5) Adequate nutrition:

a) Calcium in diet.

b) Vitamin D, Vitamin C.

6) Self care:

a) Assist the patients in daily activities.

b) For bathing patients cast is covered by plastic bag.

c) Assisting with buttoning shirt.

d) Assist in bowel and bladder care.

(Ref-Lippincott, Adult orthopaedic Nursing,p-124+Luckmann, Medical- Surgical nursing,2,P-1657-1660)

Removing the cast:

1. Position the patient and explain the procedure before starting to remove the cast.

2. Allow the patient times to ask questions.

3. A cast saw (cutter) produce sounds and looks dangerous, even though it is quiet safe because it cuts by vibration.

4. Demonstrate the safety of the cutter.

5. Reassure the patients he or she will not be cut by blade.

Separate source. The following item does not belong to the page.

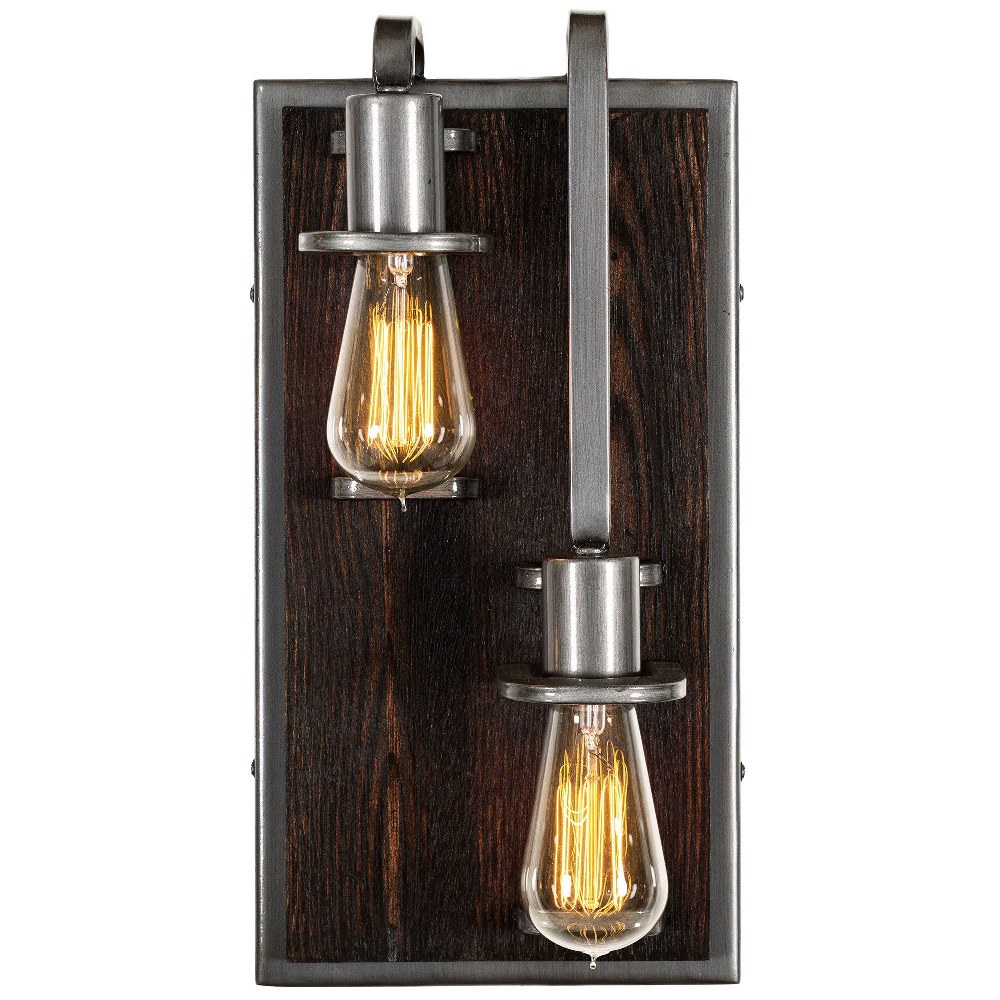 Varaluz Lighting-268W02RSL-Lofty - Two Light Right Wall Sconce   Steel/Faux Zebrawood Finish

6. The patients should be told that patients only feel heat and some pressure during cutting process.

7. Start cast removal by first getting a grip on the cast saw and then applying it to the cast with an even amount of pressure.

8. Placing your thumb on the cast and holding the cast saw with your fingers give your better control over the saw and the amount of pressure you apply.

9. Gentle pressure and the vibrating blade allow the blade to penetrate the hard cast.

10. Release the pressure once you feel the blade penetrate the cast.

11. Try not to cut directly over the bony prominence.

12. Bivalve the cast, usually by cutting along the medial and lateral sides.

13. Once the cast is bivalve, you can separate the cast with cast spreader. And cut through the stockinette and padding below with large scissors.

14. Once you have completed cutting through the stockinette, padding, gently remove the anterior portion of the cast.

15. Expect to see old, loose semi attached skin, what appears to be a large amount of long hair on the extremity.

16. Hold the joint of patients and gently remove posterior portion of the cast.

17. The casted extremity may appear slightly smaller than the other extremity.

18. Do not wash the casted extremity as early as cast removal. 19. Do not try to remove all of the dead skin.

20. You can apply a little amount of oil for smoothness of the casted area.